* [Problemas por resolver]:
1 > Indica si cada afirmación concuerda con el fragmento sobre las poetisas del Caribe. Responde sí o no y cita las palabras exactas del texto que lo deciden. (a) La antología de Rubén Darío Otálvaro se publicó en 2012. (b) El autor sostiene que la gran cantidad de libros publicados garantiza su calidad. (c) La antología de 2012 reúne a mujeres poetas nacidas entre 1950 y 1990.
2 > Cita el tramo del fragmento sobre las poetisas del Caribe que va desde "El panorama de" hasta "de cualquier ideal.".

--- Fragmento proporcionado ---

Un repaso por las poetisas del Caribe.

Por Adalberto Bolaño Sandoval

El panorama de la poesía colombiana nueva (¿joven?) se ha vuelto prácticamente inmedible por la cantidad de libros publicados. No quiero justificar con ello la existencia de los altisonantes mitos creados antes como “Colombia, país de poetas” o el de “Atenas suramericana”, pues cantidad no significa calidad, y Atenas queda muy lejos de nuestras fronteras culturales, políticas, económicas y de cualquier ideal.

Pero, ¿Atenas de mujeres poetas, o, mejor, poetisas? Hacia finales de los años 80’ y 90’ las poetas más destacadas eran: María Mercedes Carranza, Anabel Torres, Orietta Lozano y Renata Durán, y poco más tarde, Piedad Bonnett. No es del caso aquí enumerar una posterior larga lista de aquellas poetisas que publicaron entre 1990 y el 2020 y que significa: después de ellas, el número de poemarios y poetisas fue mucho mayor, existiendo sobre poetas afrocolombianas, sobre el dolor, sobre poetas del Huila, de Cereté, del Museo Rayo, etc.

En la Costa caribe colombiana se publicaron dos antologías de mujeres poetas: la primera, verdaderamente la primera, en el año 2012, realizada por el escritor e investigador Rubén Darío Otálvaro, denominada “Ellas escriben en el Caribe. Antología de mujeres poetas del Caribe colombiano”. Este poemario es una primicia, pues contiene un estudio sobre el aporte poético de las mujeres del Caribe colombiano, editado por el Fondo Editorial de la Universidad de Córdoba y Editorial Zenú. Como indica su autor, esta es una selección “de las mujeres poetas nacidas entre el período que va de 1940 a 1980, período fundamental puesto que marca la entrada a la Modernidad, y, en consecuencia, el impulso del pensamiento liberal, la aparición de la ciudad, el movimiento feminista y el surgimiento de las mujeres poetas en Latinoamérica”.

--- Extractos de registros ---

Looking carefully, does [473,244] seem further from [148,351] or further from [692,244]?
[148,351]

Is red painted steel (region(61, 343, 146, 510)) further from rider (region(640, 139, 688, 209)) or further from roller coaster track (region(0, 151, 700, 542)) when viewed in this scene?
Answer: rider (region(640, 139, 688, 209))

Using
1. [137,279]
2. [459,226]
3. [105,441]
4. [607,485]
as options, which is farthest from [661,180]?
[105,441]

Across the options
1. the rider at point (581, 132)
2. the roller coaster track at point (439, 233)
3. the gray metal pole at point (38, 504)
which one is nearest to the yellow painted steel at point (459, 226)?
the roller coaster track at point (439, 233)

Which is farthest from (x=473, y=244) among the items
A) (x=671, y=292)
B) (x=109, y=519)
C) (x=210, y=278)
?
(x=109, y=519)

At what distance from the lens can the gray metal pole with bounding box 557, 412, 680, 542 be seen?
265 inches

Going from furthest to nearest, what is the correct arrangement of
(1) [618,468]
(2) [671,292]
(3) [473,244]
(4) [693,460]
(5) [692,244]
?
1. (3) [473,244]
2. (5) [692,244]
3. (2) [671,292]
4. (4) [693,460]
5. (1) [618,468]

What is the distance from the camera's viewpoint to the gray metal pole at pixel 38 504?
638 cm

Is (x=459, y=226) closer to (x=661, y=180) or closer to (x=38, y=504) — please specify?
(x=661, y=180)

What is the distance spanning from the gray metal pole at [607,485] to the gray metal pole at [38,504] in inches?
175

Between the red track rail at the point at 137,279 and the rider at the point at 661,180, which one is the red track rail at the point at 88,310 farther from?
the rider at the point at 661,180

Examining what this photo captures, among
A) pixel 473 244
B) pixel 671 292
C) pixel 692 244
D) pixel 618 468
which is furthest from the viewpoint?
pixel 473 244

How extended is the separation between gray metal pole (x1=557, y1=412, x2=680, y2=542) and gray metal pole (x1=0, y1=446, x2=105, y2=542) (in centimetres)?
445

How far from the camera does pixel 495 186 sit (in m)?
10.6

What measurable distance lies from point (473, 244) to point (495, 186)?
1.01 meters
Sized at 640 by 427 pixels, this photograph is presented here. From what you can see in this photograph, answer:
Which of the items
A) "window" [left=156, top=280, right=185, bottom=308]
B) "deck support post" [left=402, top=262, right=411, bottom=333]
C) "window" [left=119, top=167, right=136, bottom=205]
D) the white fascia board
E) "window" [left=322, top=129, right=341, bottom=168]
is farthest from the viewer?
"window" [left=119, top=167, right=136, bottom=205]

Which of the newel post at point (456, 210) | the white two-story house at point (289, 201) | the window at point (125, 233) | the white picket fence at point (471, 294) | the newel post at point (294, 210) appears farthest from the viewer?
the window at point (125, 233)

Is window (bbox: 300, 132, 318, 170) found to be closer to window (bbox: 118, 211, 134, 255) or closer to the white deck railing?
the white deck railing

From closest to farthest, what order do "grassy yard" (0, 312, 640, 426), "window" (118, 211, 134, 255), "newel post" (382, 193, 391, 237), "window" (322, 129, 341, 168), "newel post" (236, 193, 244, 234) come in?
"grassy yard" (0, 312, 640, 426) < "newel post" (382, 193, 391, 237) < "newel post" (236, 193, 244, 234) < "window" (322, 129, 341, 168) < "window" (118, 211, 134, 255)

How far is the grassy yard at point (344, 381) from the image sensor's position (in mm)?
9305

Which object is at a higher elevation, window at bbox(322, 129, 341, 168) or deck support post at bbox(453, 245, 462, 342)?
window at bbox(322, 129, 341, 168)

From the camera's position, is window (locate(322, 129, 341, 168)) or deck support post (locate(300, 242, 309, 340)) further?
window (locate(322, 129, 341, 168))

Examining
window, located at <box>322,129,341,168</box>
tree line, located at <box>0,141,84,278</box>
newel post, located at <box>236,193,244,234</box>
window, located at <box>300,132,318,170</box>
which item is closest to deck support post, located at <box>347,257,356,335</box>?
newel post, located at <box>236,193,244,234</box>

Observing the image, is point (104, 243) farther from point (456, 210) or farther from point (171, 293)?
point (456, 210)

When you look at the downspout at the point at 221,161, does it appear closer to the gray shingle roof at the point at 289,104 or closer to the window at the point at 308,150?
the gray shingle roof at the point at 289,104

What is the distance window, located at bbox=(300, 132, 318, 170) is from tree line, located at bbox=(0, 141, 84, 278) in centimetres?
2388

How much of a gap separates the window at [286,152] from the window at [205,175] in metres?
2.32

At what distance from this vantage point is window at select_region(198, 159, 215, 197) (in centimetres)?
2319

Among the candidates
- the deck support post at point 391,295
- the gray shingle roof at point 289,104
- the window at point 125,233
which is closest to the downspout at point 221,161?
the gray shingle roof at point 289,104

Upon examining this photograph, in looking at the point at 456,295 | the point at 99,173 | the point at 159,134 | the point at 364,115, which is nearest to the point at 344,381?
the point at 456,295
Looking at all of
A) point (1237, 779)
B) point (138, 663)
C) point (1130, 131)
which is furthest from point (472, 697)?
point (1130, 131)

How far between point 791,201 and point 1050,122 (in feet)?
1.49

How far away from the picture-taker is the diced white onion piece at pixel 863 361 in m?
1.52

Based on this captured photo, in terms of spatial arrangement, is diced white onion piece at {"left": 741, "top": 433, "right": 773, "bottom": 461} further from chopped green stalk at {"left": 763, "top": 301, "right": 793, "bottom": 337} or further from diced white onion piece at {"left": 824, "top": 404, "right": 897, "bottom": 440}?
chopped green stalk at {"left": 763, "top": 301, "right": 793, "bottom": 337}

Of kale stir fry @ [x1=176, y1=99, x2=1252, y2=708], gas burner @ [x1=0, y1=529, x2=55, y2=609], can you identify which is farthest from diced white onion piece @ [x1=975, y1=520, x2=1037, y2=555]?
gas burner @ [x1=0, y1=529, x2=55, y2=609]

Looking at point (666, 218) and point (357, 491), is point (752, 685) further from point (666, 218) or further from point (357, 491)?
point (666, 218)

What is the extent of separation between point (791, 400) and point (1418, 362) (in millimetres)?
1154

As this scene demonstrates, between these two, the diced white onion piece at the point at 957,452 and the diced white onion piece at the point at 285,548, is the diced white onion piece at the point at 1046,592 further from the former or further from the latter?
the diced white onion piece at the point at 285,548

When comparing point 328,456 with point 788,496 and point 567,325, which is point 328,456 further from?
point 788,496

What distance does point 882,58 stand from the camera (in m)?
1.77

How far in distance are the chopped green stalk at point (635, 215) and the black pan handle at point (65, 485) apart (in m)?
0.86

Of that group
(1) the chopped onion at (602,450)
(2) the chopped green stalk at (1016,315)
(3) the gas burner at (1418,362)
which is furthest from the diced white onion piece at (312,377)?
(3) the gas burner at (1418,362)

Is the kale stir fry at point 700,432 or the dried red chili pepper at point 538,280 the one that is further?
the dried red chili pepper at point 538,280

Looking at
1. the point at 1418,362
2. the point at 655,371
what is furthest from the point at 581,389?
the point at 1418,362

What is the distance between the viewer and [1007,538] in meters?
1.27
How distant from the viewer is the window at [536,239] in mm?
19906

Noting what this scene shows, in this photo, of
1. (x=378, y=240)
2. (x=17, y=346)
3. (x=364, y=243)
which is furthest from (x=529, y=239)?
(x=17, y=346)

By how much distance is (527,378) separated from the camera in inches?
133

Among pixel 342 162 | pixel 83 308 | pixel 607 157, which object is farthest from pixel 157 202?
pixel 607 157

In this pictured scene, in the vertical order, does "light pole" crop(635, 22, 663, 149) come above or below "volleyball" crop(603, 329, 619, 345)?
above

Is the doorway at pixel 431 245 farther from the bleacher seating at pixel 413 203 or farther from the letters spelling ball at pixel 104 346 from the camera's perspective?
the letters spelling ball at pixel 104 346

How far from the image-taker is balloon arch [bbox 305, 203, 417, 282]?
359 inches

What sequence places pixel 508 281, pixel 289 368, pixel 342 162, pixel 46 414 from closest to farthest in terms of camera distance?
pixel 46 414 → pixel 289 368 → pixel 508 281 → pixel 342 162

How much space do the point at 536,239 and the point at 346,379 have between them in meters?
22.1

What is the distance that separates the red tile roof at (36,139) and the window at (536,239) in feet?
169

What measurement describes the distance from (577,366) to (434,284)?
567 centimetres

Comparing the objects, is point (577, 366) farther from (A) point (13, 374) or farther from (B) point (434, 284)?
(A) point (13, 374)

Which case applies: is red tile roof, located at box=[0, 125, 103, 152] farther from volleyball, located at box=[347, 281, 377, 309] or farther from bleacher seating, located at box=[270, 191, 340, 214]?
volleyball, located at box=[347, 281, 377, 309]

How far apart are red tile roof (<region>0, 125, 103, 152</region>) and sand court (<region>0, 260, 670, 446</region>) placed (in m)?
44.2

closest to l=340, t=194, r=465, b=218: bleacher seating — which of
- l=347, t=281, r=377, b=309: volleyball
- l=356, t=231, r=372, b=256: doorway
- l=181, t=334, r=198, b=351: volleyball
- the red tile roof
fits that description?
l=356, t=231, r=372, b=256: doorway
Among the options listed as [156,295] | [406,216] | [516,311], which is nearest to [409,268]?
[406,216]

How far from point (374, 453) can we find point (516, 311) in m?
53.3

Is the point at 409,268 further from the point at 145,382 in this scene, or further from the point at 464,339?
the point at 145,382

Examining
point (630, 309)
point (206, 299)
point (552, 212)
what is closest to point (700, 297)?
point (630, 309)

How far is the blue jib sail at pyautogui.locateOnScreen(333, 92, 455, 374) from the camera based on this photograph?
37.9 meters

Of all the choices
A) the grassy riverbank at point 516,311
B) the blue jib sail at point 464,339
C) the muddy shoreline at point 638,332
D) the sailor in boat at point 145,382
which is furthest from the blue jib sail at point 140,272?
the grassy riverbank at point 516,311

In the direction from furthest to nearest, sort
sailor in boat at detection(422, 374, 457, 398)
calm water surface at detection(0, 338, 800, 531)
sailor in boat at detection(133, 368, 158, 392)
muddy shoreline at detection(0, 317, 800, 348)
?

---

* [Soluciones a continuación]:
1 >
(a) Sí: «en el año 2012, realizada por el escritor e investigador Rubén Darío Otálvaro».
(b) No: «cantidad no significa calidad».
(c) No: «de las mujeres poetas nacidas entre el período que va de 1940 a 1980».

2 >
El panorama de la poesía colombiana nueva (¿joven?) se ha vuelto prácticamente inmedible por la cantidad de libros publicados. No quiero justificar con ello la existencia de los altisonantes mitos creados antes como “Colombia, país de poetas” o el de “Atenas suramericana”, pues cantidad no significa calidad, y Atenas queda muy lejos de nuestras fronteras culturales, políticas, económicas y de cualquier ideal.